**Task description**
Using the combined heat and power text below, answer each question:
1. What does the text say heat is to an engineer?
2. What annual city-wide natural gas consumption did Guelph's 2007 Community Energy Initiative document report?
3. How many units of fuel do conventional methods require to produce the output that CHP gets from 325 units?

**Supplied passage**
>>>>>

A second squeal from the pig

The laws of thermodynamics might be paraphrased as (1) you can’t win, (2) you can’t break even, and (3) you can’t get out of the game. The second law is the frustrating truth that all engineers face. Whenever you change energy from one form to another, you always lose some as heat. Eventually all energy winds up as heat. Some say the universe as a whole will one day end up as one great expanse of uniform heat – the heat death of the universe. A cheerful thought, that.

To an engineer, heat is useless. It is loss. It is the price grudgingly paid for getting work done. The lower the price paid, the greater the success. You might say that the mission of the engineer is to squeeze the very most usable work out of a given unit of fuel before it inevitably becomes worthless, unusable heat.

In this context, the idea of burning fuel for warmth is absurd – all that fuel being turned into heat, with zero work done. And yet we do it all the time. Guelph’s Community Energy Initiative document of 2007 pegged the annual city-wide consumption of natural gas at 231 million cubic metres. Virtually all of that was (and still is) being burned in boilers or furnaces to create heat – heating our buildings, heating our domestic hot water, even heating for cooling (a feat performed by absorption chillers).

There’s another way.

CHP efficiency
Oink, oink: Conventional methods need 43% more input energy than CHP for the same result

If you burn that fuel in an engine – the same kind of internal combustion engine in your car – you get torque and heat. That torque can turn a generator to produce electricity, while the leftover heat can be used for any of the purposes mentioned above. Using the same fuel to provide both electricity and heat is called Combined Heat and Power, or CHP (also called cogeneration). It gets you a second squeal from the pig. Or, viewed another way (see diagram, from building.co.uk), it gives you 260 units of valuable output from 325 units of fuel; conventional methods require 465 units of fuel (43% more) to produce the same output. If you rely on grid electricity and 80% efficient boilers, CHP is an attractive alternative.

<<<<<

**Records supplied**
>>>>>

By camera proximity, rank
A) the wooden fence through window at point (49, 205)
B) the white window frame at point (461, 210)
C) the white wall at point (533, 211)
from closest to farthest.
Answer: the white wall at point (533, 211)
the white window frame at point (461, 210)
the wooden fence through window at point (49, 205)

<<<<<

**Result of the task**
1. Useless: it is loss, the price grudgingly paid for getting work done.
2. 231 million cubic metres.
3. 465 units.